Proof of Runge's theorem

$f+g\in B(E)$:

You have proved that if $f_n\Rightarrow f$ and $g_n\Rightarrow g$ on $K$ then $f_n+g_n\Rightarrow f+g$ on $K$. And it will be better if you state that the pole of $f_n+g_n$ lies in poles of $f_n$ and $g_n$.

There is no need to prove that $f+g$ has a pole in $E$ since $f+g$ is defined on $K$.

$\partial G\subset \partial V$:

Lemma 1. Suppose $X$ is a topological space and $A$ is a component of $X$, then $A$ is closed in $X$.

Lemma 2. Suppose $X$ is an open subset of $\mathbb{C}$ and $A$ is a component of $X$, then $A$ open.

Back to your question, $G$ is open by lemma 2. Let $E=V\backslash G$, then $E$ is open in $V$ by lemma 1 and thus $E$ is open in $\mathbb{C}$.
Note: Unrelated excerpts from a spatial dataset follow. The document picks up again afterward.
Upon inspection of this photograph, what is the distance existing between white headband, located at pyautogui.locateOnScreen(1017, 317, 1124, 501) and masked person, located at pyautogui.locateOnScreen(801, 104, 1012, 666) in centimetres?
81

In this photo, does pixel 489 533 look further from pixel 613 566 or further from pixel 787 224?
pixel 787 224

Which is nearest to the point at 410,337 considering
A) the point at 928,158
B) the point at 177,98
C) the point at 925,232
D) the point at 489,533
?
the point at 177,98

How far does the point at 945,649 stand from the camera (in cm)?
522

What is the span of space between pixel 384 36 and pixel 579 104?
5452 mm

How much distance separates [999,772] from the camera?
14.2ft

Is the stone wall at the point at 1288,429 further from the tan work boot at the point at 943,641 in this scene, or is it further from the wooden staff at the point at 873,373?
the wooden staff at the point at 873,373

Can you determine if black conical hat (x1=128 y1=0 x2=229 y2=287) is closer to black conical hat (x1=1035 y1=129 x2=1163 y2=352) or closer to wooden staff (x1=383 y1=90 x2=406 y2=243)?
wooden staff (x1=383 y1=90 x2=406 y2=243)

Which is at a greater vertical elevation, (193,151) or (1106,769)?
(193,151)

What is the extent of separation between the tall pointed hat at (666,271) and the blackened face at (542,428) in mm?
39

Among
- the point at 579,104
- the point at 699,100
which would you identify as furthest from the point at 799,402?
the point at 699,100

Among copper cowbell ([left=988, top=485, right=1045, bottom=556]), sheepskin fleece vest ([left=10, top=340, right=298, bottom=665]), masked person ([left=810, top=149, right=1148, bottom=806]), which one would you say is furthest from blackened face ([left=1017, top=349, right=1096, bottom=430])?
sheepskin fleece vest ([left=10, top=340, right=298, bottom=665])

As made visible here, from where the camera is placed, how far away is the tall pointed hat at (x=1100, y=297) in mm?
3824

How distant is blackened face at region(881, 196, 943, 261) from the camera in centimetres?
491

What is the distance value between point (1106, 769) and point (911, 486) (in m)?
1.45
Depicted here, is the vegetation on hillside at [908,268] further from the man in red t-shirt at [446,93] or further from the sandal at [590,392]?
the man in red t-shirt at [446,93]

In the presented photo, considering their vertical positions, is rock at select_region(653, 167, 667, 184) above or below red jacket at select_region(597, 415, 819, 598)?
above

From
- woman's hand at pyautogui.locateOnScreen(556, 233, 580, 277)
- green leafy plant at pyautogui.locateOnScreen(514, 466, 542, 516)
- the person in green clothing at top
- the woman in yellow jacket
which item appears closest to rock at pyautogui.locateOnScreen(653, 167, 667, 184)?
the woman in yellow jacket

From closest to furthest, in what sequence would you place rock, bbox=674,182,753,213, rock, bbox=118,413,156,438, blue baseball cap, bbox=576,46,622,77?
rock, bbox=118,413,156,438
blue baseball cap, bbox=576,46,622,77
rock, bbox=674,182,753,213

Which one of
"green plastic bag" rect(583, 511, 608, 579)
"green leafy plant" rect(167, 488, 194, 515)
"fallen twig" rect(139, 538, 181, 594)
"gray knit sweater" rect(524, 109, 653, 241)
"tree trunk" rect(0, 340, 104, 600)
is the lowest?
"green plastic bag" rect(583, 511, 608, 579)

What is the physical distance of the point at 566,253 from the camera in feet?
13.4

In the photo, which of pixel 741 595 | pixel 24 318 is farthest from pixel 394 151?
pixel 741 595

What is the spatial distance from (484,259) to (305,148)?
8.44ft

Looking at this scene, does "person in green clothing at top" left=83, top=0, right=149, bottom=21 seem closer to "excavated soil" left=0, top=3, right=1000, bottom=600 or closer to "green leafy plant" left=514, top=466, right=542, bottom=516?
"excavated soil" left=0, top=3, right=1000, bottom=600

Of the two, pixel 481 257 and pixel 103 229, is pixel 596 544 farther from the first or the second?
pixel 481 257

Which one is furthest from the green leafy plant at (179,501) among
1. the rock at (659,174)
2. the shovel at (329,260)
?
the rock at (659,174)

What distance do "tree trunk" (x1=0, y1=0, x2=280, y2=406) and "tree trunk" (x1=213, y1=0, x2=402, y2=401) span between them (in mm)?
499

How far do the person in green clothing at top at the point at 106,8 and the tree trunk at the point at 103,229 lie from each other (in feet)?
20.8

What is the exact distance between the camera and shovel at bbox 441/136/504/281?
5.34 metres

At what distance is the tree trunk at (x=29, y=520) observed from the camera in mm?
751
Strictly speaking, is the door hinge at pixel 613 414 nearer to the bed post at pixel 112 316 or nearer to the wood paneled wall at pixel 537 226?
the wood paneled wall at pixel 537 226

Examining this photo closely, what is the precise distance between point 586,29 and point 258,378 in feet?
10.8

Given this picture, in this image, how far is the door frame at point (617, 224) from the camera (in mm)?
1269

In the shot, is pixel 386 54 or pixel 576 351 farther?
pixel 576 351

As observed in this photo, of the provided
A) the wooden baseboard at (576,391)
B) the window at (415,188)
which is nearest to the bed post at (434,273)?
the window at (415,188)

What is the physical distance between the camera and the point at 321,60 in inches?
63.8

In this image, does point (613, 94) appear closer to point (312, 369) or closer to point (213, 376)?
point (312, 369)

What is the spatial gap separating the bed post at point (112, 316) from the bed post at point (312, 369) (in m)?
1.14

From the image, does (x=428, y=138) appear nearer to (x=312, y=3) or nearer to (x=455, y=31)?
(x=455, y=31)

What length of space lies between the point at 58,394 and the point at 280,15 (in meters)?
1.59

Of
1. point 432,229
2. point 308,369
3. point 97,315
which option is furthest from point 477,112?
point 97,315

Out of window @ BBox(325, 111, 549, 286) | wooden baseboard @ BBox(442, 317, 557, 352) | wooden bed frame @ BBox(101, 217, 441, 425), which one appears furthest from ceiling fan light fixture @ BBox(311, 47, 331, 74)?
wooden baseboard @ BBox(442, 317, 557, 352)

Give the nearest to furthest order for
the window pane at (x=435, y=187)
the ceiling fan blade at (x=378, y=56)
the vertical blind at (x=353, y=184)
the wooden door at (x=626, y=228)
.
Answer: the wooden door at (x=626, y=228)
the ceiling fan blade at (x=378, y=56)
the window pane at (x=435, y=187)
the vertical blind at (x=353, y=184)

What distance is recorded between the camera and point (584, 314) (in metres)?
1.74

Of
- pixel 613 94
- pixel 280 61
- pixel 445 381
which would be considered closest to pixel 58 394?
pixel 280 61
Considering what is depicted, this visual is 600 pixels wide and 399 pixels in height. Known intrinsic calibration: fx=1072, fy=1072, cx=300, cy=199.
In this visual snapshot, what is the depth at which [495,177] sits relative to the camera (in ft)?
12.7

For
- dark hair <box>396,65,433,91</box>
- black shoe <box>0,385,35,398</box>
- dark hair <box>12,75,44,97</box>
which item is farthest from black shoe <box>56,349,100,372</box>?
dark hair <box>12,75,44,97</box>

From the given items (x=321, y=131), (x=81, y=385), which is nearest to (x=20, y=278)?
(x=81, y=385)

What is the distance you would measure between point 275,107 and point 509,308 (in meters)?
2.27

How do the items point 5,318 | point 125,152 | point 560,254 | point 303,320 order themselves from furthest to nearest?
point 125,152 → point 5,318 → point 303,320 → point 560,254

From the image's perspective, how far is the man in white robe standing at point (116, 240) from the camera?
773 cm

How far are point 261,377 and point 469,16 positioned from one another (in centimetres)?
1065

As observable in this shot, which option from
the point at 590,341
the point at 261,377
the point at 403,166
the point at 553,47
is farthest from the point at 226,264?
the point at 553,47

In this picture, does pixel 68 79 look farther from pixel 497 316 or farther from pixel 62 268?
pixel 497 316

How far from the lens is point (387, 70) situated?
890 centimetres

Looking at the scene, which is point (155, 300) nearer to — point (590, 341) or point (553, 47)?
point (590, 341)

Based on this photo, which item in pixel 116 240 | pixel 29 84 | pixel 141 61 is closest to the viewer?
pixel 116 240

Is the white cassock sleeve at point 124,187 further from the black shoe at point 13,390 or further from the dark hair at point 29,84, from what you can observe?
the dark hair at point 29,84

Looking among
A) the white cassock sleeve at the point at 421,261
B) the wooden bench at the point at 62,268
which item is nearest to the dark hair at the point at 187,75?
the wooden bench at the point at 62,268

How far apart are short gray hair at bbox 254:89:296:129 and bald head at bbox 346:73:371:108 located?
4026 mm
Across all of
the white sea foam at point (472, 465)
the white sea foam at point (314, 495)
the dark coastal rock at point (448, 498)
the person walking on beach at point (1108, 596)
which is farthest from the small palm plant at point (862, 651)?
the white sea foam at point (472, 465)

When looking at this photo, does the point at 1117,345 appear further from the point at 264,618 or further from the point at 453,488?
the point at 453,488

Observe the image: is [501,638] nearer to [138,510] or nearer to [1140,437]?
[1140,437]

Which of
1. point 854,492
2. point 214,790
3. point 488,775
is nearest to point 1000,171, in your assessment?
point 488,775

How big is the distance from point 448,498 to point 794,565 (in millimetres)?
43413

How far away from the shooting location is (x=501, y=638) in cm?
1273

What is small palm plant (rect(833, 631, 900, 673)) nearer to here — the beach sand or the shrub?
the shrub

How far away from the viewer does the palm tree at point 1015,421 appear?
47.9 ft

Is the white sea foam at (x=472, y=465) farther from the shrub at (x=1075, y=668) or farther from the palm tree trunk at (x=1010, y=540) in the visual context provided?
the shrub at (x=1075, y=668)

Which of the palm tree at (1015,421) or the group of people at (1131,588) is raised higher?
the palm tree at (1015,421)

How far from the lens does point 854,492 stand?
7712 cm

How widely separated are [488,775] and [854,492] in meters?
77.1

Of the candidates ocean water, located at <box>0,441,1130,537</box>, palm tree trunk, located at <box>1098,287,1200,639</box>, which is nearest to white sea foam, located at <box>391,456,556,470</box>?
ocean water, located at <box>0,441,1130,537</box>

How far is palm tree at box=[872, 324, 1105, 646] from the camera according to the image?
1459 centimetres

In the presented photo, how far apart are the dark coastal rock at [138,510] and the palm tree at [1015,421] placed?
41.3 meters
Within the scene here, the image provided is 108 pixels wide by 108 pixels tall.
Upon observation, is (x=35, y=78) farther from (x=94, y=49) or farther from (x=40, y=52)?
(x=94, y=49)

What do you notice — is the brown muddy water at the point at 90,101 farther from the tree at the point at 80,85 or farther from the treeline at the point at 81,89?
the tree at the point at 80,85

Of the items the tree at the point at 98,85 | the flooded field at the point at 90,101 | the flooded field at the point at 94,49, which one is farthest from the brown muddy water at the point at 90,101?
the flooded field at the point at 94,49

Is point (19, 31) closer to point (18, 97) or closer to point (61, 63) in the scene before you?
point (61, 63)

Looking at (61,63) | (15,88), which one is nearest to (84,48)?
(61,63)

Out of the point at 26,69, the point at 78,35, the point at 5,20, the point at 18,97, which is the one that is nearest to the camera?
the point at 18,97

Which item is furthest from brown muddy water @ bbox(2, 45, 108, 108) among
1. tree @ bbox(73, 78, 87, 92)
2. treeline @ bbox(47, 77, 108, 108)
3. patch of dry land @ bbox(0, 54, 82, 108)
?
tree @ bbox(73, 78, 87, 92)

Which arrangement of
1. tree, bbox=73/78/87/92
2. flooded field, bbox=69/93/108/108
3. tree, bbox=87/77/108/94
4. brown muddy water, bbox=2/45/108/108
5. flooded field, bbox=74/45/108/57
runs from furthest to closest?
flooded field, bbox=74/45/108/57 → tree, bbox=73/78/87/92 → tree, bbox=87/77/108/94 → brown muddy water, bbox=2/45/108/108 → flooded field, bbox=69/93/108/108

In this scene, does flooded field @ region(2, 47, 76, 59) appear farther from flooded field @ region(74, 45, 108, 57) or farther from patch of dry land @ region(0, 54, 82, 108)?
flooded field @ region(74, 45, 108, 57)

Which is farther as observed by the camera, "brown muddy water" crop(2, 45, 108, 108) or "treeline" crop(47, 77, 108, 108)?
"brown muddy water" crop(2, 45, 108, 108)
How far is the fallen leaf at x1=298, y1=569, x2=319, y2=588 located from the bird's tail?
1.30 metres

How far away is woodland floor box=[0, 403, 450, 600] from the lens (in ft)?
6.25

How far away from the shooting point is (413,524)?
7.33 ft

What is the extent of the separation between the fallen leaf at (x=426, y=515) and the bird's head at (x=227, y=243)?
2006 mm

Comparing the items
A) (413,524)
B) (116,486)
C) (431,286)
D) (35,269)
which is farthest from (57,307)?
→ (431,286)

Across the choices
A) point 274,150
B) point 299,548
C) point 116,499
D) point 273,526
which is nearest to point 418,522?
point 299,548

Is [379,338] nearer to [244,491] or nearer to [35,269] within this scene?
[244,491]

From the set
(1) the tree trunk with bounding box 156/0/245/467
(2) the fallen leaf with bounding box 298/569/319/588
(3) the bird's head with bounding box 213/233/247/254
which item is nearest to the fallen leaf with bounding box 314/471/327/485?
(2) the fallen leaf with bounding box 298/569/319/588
\begin{align*} \partial V & =\overline{V^c}\cap \overline{V}\\ & =\overline{(G\cup E)^c}\cap \overline{G\cup E}\\ & =(G^c\cap E^c)\cap (\overline{G}\cup\overline{E})\\ & =(G^c\cap E^c\cap \overline{G} )\cup (G^c\cap E^c\cap \overline{E})\\ & =(G^c\cap \overline{G})\cup (E^c\cap \overline{E})\\ & =\partial G\cup \partial E. \end{align*} The penultimate equation is because $\overline{G}\subset E^c$ and $\overline{E}\subset G^c$.

So the following conclusion is obatained:

Conclusion. Suppose $X$ is an open subset of $\mathbb{C}$ and $A$ is a component of $X$, then $\partial X=\partial A\cup\partial (X\backslash A)$.